Two weeks after being embarrassed by the news that some of its yoga pants were way too sheer, there's word from Lululemon that chief product officer Sheree Waterson will be leaving the company April 15.

As The Wall Street Journal and other news outlets report, Waterson's departure wasn't tied directly to the problem with black "luon women's bottoms." The company said it's part of "a reorganization of our product organization." Lululemon CEO Christine Day said in a statement, "We appreciate the many contributions that Sheree made during her time with Lululemon, particularly in the area of design."

As for the problem with the pants, Lululemon says:

-- "After an evaluation of our previously disclosed black luon production issues we concluded that the current specification and testing protocols for the signature fabric luon that were developed in 2006 have not materially changed."

-- "The production of luon is a complex process with a number of different inputs. Fabric is the key factor and while the fabric involved may have met testing standards, it was on the low end of lululemon's tolerance scale and we have found that our testing protocols were incomplete for some of the variables in fabric characteristics."

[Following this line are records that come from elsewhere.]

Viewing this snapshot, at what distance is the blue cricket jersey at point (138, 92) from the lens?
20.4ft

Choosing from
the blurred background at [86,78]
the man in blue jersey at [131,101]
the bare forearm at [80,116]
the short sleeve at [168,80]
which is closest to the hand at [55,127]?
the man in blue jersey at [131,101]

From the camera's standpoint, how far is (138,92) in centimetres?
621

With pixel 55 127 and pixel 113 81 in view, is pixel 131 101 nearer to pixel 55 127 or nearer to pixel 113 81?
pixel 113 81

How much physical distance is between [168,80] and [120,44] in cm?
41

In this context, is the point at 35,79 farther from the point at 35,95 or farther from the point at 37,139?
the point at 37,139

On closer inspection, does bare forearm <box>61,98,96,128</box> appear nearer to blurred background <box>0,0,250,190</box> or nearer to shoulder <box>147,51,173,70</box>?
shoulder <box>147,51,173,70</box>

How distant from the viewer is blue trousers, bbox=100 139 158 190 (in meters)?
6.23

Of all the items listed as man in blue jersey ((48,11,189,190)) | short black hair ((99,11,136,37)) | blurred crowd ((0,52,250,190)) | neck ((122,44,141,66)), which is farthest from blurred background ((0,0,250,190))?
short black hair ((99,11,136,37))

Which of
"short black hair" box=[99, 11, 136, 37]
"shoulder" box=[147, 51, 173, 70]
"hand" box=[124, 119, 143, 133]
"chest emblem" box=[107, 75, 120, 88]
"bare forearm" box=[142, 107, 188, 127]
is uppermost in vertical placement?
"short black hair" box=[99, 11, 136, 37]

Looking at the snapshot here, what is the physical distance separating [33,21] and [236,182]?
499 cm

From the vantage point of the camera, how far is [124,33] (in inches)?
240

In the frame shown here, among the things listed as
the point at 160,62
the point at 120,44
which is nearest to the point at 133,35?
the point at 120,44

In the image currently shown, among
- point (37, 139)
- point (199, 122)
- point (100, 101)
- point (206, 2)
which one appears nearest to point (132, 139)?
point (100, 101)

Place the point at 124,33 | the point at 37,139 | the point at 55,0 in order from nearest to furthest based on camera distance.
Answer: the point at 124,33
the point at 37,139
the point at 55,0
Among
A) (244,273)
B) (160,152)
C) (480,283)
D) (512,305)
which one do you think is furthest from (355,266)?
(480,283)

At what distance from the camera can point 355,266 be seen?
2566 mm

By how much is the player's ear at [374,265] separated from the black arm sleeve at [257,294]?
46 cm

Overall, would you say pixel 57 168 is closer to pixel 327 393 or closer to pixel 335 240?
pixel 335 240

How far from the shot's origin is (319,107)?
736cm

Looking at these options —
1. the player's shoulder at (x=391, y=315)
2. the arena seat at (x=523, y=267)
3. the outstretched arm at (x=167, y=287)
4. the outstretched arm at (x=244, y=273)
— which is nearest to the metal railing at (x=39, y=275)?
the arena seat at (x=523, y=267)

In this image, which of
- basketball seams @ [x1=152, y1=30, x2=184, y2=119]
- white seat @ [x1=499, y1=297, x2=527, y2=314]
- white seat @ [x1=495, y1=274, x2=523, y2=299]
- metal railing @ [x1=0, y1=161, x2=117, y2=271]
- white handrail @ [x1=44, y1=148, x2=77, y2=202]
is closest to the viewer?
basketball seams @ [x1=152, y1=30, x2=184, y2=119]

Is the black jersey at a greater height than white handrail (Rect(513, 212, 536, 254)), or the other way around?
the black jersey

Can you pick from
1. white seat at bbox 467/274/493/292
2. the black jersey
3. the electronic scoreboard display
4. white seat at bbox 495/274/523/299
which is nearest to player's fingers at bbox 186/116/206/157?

-- "When combined with subtle style changes in pattern and differences, the resulting end product had an unacceptable level of sheerness."

The company also said Wednesday that it still believes its first-quarter sales took a hit because of the problem, and subsequent recall of the pants and refunds paid to customers. The impact: first-quarter sales of $333 million to $343 million, not the $350 million to $355 million that had been expected — making for a real blow to the bottom line.